> [PROBLEM REQUIREMENTS] Write out the passage on fish parasites word for word, from "The presumably native" up to and including "and parasite populations.".

> [EXCERPTED PASSAGE]

::::::::::

The presumably native isopod Gnathia sp. was the only parasite genus shared by the two fish hosts in Tunisian coastal waters, with a higher prevalence and intensity in the native S. sphyraena than in the invasive S. chrysotaenia. However, for both fish species there was only a single record (at location 1 in the invasive host and at location 7 in the native host), compromising a formal statistical comparison, rendering a solid discussion on the subsequent host and parasite populations.
Conclusion
Our study found evidence for the loss of parasite species of the Lessepsian migrant in the course of the introduction as well as for the co-introduction of parasites and the acquisition of native parasites. These results suggest that the Lessepsian migrant has the potential to affect native fish hosts by altering the population dynamics of native parasite species via parasite release, parasite co-introduction and acquisition of native parasites, resulting in increased infection levels in native hosts. They further suggest that the lower infection levels in the invasive host may give them a potential competitive advantage over native hosts. Further studies will be needed to investigate the resulting effects on native parasite dynamics and well as on native fish stocks. This study demonstrated that community studies or cross-species comparisons such as the one presented here, are valuable tools to identify the role of metazoan parasites in Lessepsian migrations.

::::::::::

> [DATASET RECORDS]

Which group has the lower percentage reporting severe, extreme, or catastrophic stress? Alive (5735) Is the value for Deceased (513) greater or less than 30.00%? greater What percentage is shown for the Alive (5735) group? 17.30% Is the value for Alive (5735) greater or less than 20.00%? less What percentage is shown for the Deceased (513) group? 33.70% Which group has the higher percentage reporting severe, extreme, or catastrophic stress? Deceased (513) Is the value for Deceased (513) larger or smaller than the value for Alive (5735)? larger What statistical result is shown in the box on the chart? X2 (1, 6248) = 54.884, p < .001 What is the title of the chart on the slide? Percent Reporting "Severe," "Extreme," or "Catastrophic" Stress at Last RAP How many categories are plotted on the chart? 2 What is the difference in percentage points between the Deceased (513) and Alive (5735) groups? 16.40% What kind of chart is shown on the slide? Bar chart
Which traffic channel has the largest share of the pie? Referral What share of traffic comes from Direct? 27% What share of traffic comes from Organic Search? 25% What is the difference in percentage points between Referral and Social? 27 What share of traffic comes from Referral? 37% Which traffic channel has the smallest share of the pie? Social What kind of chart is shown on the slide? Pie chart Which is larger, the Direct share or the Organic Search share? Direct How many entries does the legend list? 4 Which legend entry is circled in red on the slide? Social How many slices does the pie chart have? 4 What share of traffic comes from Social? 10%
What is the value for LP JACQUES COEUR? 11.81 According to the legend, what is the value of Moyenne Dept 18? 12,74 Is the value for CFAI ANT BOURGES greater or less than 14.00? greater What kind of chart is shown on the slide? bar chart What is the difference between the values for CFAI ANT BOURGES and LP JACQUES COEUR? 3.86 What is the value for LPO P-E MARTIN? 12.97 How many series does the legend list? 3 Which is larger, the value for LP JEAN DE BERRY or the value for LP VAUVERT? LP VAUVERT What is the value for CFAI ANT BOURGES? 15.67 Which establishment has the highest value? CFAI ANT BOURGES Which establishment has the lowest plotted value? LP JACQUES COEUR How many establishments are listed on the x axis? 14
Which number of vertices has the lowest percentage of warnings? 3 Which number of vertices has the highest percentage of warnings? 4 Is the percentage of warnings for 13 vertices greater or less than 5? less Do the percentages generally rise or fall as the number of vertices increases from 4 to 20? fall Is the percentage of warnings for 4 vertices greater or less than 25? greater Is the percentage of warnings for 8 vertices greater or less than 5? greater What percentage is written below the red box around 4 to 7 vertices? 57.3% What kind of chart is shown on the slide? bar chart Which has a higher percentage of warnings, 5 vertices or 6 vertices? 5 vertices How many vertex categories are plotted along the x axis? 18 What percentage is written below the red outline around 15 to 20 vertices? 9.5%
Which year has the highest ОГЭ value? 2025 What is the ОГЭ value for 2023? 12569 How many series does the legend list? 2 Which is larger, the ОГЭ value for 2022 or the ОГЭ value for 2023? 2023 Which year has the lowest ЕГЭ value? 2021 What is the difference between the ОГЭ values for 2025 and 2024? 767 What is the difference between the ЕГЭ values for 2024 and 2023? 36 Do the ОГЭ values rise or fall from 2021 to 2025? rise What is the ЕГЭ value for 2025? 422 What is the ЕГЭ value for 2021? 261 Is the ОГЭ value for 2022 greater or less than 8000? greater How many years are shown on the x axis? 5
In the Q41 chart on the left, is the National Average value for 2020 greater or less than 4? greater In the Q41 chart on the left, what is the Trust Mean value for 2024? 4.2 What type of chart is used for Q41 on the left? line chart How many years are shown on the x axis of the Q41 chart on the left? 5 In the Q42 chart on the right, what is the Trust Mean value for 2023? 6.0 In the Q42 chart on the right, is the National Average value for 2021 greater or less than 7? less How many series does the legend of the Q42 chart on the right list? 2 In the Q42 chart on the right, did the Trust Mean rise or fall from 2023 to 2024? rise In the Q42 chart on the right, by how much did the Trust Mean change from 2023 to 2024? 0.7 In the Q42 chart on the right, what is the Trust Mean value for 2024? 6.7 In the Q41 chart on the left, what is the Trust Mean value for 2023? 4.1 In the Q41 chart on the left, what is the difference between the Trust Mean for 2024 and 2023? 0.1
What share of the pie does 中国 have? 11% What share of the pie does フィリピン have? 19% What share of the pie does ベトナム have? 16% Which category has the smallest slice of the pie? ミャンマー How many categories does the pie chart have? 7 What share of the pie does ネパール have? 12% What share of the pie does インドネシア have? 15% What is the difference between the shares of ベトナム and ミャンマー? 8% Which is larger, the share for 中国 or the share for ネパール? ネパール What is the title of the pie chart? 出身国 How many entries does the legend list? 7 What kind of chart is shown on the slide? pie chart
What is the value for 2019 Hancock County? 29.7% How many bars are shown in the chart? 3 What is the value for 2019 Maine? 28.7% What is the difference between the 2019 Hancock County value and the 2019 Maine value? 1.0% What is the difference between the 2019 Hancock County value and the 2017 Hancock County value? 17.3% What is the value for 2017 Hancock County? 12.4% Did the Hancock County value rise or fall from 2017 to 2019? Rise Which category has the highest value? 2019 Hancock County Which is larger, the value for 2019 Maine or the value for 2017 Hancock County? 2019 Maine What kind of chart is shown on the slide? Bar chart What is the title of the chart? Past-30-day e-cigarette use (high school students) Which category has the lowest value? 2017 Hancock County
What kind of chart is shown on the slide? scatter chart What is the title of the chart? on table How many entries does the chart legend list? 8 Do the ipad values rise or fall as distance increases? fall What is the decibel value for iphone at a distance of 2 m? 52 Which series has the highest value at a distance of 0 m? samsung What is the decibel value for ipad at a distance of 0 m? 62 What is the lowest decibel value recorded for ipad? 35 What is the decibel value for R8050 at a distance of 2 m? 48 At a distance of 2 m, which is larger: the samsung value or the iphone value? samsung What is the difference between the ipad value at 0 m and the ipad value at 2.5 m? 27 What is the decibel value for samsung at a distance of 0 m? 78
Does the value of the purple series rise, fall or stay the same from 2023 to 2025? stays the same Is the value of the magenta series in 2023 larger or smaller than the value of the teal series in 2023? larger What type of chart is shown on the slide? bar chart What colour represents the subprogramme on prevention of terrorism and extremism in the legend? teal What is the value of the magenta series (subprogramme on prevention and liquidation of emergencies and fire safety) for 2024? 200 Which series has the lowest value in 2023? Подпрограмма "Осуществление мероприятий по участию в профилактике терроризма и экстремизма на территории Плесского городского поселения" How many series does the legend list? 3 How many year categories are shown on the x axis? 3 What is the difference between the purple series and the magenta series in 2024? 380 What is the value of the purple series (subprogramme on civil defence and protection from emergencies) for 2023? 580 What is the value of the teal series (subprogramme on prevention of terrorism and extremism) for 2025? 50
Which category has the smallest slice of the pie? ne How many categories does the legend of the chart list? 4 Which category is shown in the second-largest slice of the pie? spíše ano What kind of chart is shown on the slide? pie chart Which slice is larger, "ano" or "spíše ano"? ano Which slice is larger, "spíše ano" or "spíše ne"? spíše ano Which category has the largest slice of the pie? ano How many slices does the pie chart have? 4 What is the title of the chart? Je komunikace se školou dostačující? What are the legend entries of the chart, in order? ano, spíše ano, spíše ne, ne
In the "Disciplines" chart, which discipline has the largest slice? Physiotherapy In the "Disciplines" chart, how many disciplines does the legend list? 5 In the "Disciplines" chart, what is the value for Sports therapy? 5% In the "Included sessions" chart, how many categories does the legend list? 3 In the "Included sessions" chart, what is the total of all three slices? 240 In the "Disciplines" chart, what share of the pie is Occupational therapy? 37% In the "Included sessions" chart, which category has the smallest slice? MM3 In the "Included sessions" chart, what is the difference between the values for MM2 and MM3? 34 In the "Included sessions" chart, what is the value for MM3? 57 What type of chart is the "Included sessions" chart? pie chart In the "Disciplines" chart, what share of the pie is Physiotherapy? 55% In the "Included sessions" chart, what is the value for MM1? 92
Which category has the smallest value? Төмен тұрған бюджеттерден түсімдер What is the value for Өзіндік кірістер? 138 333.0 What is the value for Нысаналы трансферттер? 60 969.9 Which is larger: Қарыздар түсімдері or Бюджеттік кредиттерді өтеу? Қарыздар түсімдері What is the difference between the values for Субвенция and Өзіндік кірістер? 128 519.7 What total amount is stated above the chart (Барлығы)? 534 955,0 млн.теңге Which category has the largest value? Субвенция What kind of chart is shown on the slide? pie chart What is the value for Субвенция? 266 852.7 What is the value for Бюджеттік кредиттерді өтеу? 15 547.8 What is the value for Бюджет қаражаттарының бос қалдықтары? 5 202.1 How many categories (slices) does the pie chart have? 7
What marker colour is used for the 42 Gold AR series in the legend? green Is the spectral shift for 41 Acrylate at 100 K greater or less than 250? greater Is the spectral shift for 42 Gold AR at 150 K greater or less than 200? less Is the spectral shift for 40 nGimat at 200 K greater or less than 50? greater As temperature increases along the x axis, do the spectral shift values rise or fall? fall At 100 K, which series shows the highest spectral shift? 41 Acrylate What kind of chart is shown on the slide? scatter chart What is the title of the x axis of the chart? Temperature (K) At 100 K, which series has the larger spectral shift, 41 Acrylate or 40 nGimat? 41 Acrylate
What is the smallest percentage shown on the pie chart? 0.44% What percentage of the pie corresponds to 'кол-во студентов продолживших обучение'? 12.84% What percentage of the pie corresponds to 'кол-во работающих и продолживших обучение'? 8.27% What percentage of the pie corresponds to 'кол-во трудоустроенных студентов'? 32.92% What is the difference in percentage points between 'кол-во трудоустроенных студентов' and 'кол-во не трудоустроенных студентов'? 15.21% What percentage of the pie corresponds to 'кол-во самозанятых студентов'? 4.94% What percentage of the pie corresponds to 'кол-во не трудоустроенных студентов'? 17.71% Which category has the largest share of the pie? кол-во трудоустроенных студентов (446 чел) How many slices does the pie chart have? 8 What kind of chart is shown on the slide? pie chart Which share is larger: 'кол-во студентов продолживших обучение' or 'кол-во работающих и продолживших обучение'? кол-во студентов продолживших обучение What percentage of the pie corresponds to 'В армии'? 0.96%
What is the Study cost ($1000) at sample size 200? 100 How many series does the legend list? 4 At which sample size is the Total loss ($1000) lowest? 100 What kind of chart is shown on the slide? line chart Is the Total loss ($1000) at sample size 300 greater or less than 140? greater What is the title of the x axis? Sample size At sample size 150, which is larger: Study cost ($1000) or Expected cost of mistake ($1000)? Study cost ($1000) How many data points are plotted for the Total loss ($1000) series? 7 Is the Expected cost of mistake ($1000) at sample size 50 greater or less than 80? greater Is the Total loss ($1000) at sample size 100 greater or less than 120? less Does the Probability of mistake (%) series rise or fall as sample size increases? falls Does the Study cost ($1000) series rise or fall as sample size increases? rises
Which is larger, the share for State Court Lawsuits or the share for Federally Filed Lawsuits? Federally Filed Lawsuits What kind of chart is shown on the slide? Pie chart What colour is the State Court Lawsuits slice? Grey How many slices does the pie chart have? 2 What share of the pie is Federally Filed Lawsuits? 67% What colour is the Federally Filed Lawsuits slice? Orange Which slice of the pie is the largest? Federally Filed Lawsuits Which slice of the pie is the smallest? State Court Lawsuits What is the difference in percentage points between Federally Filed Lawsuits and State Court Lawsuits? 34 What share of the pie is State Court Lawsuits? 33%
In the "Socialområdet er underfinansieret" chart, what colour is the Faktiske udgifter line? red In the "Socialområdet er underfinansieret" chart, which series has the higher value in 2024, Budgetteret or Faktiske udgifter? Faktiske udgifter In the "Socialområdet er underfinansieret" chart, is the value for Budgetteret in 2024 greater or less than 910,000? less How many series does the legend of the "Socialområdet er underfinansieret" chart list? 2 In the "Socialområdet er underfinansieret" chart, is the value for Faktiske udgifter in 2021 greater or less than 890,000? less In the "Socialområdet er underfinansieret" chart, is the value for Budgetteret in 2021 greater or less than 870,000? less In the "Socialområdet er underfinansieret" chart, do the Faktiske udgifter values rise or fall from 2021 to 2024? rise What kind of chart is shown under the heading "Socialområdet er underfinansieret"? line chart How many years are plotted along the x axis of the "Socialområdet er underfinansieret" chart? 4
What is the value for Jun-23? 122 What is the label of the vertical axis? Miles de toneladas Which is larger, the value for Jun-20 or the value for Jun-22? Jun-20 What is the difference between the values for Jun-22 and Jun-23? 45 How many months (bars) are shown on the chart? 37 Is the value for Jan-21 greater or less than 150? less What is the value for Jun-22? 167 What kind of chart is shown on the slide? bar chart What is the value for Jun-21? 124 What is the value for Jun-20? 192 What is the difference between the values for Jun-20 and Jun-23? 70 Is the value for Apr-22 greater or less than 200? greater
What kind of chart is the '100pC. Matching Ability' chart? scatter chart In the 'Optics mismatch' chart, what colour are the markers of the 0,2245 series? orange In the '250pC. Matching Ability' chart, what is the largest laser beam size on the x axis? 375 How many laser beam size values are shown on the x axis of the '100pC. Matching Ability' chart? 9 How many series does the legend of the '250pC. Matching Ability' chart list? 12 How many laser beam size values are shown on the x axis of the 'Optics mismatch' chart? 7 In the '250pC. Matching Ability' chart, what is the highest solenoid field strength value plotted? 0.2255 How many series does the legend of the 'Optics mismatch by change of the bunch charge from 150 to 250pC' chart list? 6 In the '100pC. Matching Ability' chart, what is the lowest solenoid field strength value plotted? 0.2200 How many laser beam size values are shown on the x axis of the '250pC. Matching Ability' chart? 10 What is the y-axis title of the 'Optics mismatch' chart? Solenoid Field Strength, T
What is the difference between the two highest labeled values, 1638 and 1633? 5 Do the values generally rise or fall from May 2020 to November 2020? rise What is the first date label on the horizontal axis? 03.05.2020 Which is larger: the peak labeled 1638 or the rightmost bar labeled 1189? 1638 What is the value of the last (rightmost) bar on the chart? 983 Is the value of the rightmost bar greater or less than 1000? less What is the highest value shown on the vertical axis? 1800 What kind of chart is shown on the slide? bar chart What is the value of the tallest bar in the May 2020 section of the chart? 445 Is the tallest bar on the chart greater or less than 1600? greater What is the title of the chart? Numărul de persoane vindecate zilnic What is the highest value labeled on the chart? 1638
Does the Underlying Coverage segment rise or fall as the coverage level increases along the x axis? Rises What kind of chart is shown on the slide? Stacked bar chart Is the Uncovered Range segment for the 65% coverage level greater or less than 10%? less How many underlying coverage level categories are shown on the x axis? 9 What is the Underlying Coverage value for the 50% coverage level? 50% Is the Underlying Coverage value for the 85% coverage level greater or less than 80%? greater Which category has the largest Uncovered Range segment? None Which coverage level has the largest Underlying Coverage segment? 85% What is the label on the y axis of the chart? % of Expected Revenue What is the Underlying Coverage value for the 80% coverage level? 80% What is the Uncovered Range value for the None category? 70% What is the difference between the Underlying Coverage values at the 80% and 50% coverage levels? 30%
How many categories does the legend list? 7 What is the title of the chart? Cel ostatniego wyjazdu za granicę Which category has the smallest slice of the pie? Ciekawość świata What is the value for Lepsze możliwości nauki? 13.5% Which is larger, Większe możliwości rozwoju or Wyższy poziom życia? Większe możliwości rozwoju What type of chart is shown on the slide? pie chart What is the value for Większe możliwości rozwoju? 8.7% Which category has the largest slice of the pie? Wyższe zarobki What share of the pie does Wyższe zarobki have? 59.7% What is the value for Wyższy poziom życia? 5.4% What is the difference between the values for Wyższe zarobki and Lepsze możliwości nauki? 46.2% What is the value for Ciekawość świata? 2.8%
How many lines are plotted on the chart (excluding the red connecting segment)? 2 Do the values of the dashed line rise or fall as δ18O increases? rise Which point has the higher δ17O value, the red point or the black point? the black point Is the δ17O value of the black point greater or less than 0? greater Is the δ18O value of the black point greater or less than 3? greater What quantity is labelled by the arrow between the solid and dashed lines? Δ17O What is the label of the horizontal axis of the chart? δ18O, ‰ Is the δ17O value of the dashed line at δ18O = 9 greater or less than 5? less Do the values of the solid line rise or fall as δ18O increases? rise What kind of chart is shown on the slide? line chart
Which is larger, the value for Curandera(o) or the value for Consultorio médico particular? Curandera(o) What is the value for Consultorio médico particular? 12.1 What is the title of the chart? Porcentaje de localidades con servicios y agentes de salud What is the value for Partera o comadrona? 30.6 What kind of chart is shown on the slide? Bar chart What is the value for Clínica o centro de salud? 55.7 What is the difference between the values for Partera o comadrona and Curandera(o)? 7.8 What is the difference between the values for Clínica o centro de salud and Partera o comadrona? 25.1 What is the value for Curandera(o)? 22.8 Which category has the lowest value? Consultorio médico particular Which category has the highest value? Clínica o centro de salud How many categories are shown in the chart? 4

::::::::::

> [EXERCISE ANSWER]
The presumably native isopod Gnathia sp. was the only parasite genus shared by the two fish hosts in Tunisian coastal waters, with a higher prevalence and intensity in the native S. sphyraena than in the invasive S. chrysotaenia. However, for both fish species there was only a single record (at location 1 in the invasive host and at location 7 in the native host), compromising a formal statistical comparison, rendering a solid discussion on the subsequent host and parasite populations.